Written exercise 1 >> Set down the rows between the line holding "How far away" and the line holding "1.67 meters", inclusive, copying each line exactly as it stands.

─── Passage provided

Monday, June 11, 2007
Last Friday I attended a day’s worth of events at the Assembly of World-Wide Partners of the Christian Reformed Church in North America. I was volunteering to write up summaries of some of the elements of the conference. I was assigned three items: the Friday morning plenary address by Ruth Padilla deBorst, “Together in Missions in the 21st Century”; the Friday workshop sessions on “Christian Education in Ministry”; and the Friday evening plenary address by WARC general secretary Rev. Setri Nyomi, “Partnering in a Global Context: Principles and Patterns that will Shape Us.”

In a series of posts through this week, I’m going to add my reflections and analysis to these summaries. Before I get to those events in particular, however, I want to say a little bit about how Friday morning opened.

Before Ruth Padilla deBorst gave her talk, two representatives from the Micah Challenge addressed the packed audience. First was Michael Smitheram, who is International Coordinator for the Micah Challenge. He introduced various folks attending the conference who are involved in the Micah Challenge’s work. He also provided a summary of what he thought the mission of the Micah Challenge was: “In the Micah Challenge, the body of Christ is finding its voice as a global constituency for the poor.” To be clear, by ”constituency" Smitheram means a political constituency. We’ll get back to that point a bit later.

──────
─── Supplied information

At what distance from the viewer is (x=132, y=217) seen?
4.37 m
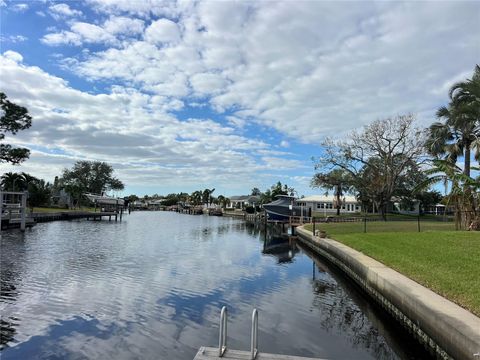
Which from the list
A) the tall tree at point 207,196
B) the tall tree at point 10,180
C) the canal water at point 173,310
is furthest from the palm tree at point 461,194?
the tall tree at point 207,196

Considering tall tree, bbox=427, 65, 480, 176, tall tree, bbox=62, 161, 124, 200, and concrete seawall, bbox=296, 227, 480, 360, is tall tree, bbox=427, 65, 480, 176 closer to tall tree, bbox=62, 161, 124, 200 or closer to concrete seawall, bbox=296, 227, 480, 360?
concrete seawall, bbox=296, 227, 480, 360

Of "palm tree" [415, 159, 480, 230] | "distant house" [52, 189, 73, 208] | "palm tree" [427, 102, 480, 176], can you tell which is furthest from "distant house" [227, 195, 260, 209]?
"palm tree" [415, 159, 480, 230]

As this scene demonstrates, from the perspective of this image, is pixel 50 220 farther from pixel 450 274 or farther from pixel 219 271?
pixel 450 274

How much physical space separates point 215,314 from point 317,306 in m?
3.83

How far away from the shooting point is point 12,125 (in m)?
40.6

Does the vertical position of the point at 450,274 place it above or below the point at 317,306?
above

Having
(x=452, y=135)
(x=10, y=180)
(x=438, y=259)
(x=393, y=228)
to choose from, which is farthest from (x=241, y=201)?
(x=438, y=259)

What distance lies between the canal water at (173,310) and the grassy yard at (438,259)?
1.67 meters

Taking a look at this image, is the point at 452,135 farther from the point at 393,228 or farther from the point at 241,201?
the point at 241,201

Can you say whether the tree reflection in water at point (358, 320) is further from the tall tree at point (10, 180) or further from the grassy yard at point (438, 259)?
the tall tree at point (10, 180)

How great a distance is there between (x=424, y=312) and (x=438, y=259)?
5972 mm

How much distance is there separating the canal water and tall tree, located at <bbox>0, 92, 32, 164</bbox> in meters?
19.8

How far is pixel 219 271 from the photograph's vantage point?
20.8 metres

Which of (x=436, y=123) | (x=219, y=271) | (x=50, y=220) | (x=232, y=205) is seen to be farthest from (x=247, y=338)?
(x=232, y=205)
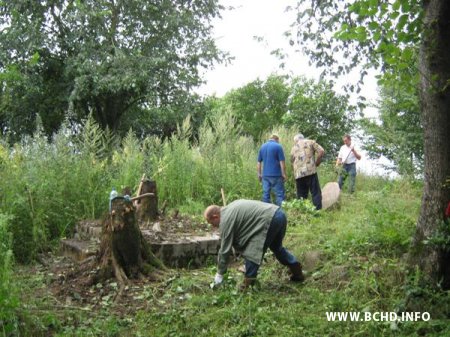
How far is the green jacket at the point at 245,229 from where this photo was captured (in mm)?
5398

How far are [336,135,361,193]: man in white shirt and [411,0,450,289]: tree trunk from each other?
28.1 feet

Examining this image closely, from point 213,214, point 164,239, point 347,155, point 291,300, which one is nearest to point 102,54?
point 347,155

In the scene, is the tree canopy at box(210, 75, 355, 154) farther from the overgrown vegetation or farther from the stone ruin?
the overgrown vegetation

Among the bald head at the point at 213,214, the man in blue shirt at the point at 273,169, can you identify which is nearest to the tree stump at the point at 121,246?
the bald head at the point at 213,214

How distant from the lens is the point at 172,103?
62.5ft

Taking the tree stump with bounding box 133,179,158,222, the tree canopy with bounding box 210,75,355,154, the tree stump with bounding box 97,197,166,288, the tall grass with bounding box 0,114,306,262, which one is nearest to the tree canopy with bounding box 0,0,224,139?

──────

Written exercise 2 >> In the blog post about the church assembly, rewrite the passage between "In a series" and "a bit later.", inclusive, putting "crowded" in place of "packed".

Complete answer 1 >>
How far away from the shooting point is point 12,125 (in m)?
40.6

Does the vertical position of the point at 450,274 place it above or below the point at 317,306?
above

Having
(x=452, y=135)
(x=10, y=180)
(x=438, y=259)
(x=393, y=228)
to choose from, which is farthest from (x=241, y=201)?
(x=438, y=259)

What distance lies between the canal water at (173,310) and the grassy yard at (438,259)?
1.67 meters

Complete answer 2 >>
In a series of posts through this week, I’m going to add my reflections and analysis to these summaries. Before I get to those events in particular, however, I want to say a little bit about how Friday morning opened.

Before Ruth Padilla deBorst gave her talk, two representatives from the Micah Challenge addressed the crowded audience. First was Michael Smitheram, who is International Coordinator for the Micah Challenge. He introduced various folks attending the conference who are involved in the Micah Challenge’s work. He also provided a summary of what he thought the mission of the Micah Challenge was: “In the Micah Challenge, the body of Christ is finding its voice as a global constituency for the poor.” To be clear, by ”constituency" Smitheram means a political constituency. We’ll get back to that point a bit later.